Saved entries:
□ □ □ □ □
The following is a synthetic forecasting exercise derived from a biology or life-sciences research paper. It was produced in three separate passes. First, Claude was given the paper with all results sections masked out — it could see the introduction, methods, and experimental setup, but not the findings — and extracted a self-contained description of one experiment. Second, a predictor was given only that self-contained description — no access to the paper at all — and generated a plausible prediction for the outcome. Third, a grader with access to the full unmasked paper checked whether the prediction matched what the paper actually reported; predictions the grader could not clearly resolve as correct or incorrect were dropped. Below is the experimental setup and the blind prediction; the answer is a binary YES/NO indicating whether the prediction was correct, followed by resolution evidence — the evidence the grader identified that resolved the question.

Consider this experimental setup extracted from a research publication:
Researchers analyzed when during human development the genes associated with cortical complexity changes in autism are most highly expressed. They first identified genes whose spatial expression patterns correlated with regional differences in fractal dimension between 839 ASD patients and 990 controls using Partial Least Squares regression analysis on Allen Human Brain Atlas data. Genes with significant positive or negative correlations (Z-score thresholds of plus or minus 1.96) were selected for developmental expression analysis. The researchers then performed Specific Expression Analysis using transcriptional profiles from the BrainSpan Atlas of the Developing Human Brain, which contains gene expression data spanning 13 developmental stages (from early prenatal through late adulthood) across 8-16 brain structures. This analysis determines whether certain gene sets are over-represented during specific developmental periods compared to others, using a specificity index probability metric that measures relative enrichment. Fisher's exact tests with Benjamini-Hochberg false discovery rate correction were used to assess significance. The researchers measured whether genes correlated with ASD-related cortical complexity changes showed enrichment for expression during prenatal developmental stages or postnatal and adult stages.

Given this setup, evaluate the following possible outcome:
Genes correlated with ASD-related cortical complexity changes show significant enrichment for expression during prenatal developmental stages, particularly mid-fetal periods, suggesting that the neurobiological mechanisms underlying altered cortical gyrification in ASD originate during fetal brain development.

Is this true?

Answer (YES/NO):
□ □ □ □ □
Reproduce the entries above exactly.

The following is a synthetic forecasting exercise derived from a biology or life-sciences research paper. It was produced in three separate passes. First, Claude was given the paper with all results sections masked out — it could see the introduction, methods, and experimental setup, but not the findings — and extracted a self-contained description of one experiment. Second, a predictor was given only that self-contained description — no access to the paper at all — and generated a plausible prediction for the outcome. Third, a grader with access to the full unmasked paper checked whether the prediction matched what the paper actually reported; predictions the grader could not clearly resolve as correct or incorrect were dropped. Below is the experimental setup and the blind prediction; the answer is a binary YES/NO indicating whether the prediction was correct, followed by resolution evidence — the evidence the grader identified that resolved the question.

Consider this experimental setup extracted from a research publication:
Researchers analyzed when during human development the genes associated with cortical complexity changes in autism are most highly expressed. They first identified genes whose spatial expression patterns correlated with regional differences in fractal dimension between 839 ASD patients and 990 controls using Partial Least Squares regression analysis on Allen Human Brain Atlas data. Genes with significant positive or negative correlations (Z-score thresholds of plus or minus 1.96) were selected for developmental expression analysis. The researchers then performed Specific Expression Analysis using transcriptional profiles from the BrainSpan Atlas of the Developing Human Brain, which contains gene expression data spanning 13 developmental stages (from early prenatal through late adulthood) across 8-16 brain structures. This analysis determines whether certain gene sets are over-represented during specific developmental periods compared to others, using a specificity index probability metric that measures relative enrichment. Fisher's exact tests with Benjamini-Hochberg false discovery rate correction were used to assess significance. The researchers measured whether genes correlated with ASD-related cortical complexity changes showed enrichment for expression during prenatal developmental stages or postnatal and adult stages.

Given this setup, evaluate the following possible outcome:
Genes correlated with ASD-related cortical complexity changes show significant enrichment for expression during prenatal developmental stages, particularly mid-fetal periods, suggesting that the neurobiological mechanisms underlying altered cortical gyrification in ASD originate during fetal brain development.

Is this true?

Answer (YES/NO):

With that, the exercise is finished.